- [PROBLEM REQUIREMENTS] A word-for-word repeat of all the data is the goal.

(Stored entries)
Segment Open

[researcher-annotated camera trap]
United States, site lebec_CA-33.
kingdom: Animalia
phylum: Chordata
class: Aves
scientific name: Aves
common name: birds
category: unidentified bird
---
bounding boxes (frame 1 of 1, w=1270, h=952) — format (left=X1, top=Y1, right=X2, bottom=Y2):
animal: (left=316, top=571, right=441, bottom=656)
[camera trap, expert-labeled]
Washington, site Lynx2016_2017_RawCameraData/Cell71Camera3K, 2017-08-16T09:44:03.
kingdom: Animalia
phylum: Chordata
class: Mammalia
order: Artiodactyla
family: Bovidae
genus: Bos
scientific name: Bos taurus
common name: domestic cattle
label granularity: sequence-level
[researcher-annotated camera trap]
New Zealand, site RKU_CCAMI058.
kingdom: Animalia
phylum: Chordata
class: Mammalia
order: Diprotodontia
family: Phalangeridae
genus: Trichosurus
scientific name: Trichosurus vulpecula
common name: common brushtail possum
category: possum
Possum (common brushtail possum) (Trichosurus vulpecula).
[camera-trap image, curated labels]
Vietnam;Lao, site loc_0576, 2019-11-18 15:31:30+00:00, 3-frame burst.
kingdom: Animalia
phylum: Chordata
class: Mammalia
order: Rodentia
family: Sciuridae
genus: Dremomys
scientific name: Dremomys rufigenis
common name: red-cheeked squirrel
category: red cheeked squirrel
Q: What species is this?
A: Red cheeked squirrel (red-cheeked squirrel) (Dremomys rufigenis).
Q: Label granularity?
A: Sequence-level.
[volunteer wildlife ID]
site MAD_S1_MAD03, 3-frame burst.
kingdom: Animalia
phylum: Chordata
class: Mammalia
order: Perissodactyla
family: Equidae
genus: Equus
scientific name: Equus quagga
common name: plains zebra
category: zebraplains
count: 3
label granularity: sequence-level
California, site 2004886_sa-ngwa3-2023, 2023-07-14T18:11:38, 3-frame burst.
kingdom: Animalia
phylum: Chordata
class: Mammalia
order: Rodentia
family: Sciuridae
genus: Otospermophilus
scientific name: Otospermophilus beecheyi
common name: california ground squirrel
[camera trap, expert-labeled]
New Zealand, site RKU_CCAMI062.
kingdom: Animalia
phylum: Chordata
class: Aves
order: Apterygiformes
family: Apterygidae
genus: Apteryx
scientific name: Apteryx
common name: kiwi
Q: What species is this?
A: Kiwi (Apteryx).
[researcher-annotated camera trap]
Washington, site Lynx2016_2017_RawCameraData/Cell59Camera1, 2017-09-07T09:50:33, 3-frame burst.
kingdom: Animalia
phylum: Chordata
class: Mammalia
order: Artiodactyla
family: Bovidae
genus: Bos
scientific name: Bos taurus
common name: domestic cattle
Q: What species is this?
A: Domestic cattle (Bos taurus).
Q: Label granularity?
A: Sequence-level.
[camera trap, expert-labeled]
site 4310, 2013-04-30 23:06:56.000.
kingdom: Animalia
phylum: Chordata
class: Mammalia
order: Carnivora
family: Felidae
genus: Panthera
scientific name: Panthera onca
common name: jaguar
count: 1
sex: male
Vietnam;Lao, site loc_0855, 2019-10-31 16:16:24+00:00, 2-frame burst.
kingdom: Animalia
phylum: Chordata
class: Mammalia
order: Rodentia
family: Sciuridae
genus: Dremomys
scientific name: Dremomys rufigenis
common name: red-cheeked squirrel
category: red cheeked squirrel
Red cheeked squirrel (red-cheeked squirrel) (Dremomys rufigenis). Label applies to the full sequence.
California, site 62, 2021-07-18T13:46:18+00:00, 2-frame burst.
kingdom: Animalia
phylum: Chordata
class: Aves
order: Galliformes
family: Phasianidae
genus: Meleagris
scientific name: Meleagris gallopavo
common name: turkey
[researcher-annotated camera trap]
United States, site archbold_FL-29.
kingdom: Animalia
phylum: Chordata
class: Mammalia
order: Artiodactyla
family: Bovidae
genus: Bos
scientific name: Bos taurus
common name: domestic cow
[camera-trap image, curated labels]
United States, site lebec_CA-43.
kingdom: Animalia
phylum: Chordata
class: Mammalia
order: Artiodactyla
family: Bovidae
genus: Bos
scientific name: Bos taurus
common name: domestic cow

Segment Closed

- [OUTPUT FOR THIS EXERCISE]
[researcher-annotated camera trap]
United States, site lebec_CA-33.
kingdom: Animalia
phylum: Chordata
class: Aves
scientific name: Aves
common name: birds
category: unidentified bird
---
bounding boxes (frame 1 of 1, w=1270, h=952) — format (left=X1, top=Y1, right=X2, bottom=Y2):
animal: (left=316, top=571, right=441, bottom=656)
[camera trap, expert-labeled]
Washington, site Lynx2016_2017_RawCameraData/Cell71Camera3K, 2017-08-16T09:44:03.
kingdom: Animalia
phylum: Chordata
class: Mammalia
order: Artiodactyla
family: Bovidae
genus: Bos
scientific name: Bos taurus
common name: domestic cattle
label granularity: sequence-level
[researcher-annotated camera trap]
New Zealand, site RKU_CCAMI058.
kingdom: Animalia
phylum: Chordata
class: Mammalia
order: Diprotodontia
family: Phalangeridae
genus: Trichosurus
scientific name: Trichosurus vulpecula
common name: common brushtail possum
category: possum
Possum (common brushtail possum) (Trichosurus vulpecula).
[camera-trap image, curated labels]
Vietnam;Lao, site loc_0576, 2019-11-18 15:31:30+00:00, 3-frame burst.
kingdom: Animalia
phylum: Chordata
class: Mammalia
order: Rodentia
family: Sciuridae
genus: Dremomys
scientific name: Dremomys rufigenis
common name: red-cheeked squirrel
category: red cheeked squirrel
Q: What species is this?
A: Red cheeked squirrel (red-cheeked squirrel) (Dremomys rufigenis).
Q: Label granularity?
A: Sequence-level.
[volunteer wildlife ID]
site MAD_S1_MAD03, 3-frame burst.
kingdom: Animalia
phylum: Chordata
class: Mammalia
order: Perissodactyla
family: Equidae
genus: Equus
scientific name: Equus quagga
common name: plains zebra
category: zebraplains
count: 3
label granularity: sequence-level
California, site 2004886_sa-ngwa3-2023, 2023-07-14T18:11:38, 3-frame burst.
kingdom: Animalia
phylum: Chordata
class: Mammalia
order: Rodentia
family: Sciuridae
genus: Otospermophilus
scientific name: Otospermophilus beecheyi
common name: california ground squirrel
[camera trap, expert-labeled]
New Zealand, site RKU_CCAMI062.
kingdom: Animalia
phylum: Chordata
class: Aves
order: Apterygiformes
family: Apterygidae
genus: Apteryx
scientific name: Apteryx
common name: kiwi
Q: What species is this?
A: Kiwi (Apteryx).
[researcher-annotated camera trap]
Washington, site Lynx2016_2017_RawCameraData/Cell59Camera1, 2017-09-07T09:50:33, 3-frame burst.
kingdom: Animalia
phylum: Chordata
class: Mammalia
order: Artiodactyla
family: Bovidae
genus: Bos
scientific name: Bos taurus
common name: domestic cattle
Q: What species is this?
A: Domestic cattle (Bos taurus).
Q: Label granularity?
A: Sequence-level.
[camera trap, expert-labeled]
site 4310, 2013-04-30 23:06:56.000.
kingdom: Animalia
phylum: Chordata
class: Mammalia
order: Carnivora
family: Felidae
genus: Panthera
scientific name: Panthera onca
common name: jaguar
count: 1
sex: male
Vietnam;Lao, site loc_0855, 2019-10-31 16:16:24+00:00, 2-frame burst.
kingdom: Animalia
phylum: Chordata
class: Mammalia
order: Rodentia
family: Sciuridae
genus: Dremomys
scientific name: Dremomys rufigenis
common name: red-cheeked squirrel
category: red cheeked squirrel
Red cheeked squirrel (red-cheeked squirrel) (Dremomys rufigenis). Label applies to the full sequence.
California, site 62, 2021-07-18T13:46:18+00:00, 2-frame burst.
kingdom: Animalia
phylum: Chordata
class: Aves
order: Galliformes
family: Phasianidae
genus: Meleagris
scientific name: Meleagris gallopavo
common name: turkey
[researcher-annotated camera trap]
United States, site archbold_FL-29.
kingdom: Animalia
phylum: Chordata
class: Mammalia
order: Artiodactyla
family: Bovidae
genus: Bos
scientific name: Bos taurus
common name: domestic cow
[camera-trap image, curated labels]
United States, site lebec_CA-43.
kingdom: Animalia
phylum: Chordata
class: Mammalia
order: Artiodactyla
family: Bovidae
genus: Bos
scientific name: Bos taurus
common name: domestic cow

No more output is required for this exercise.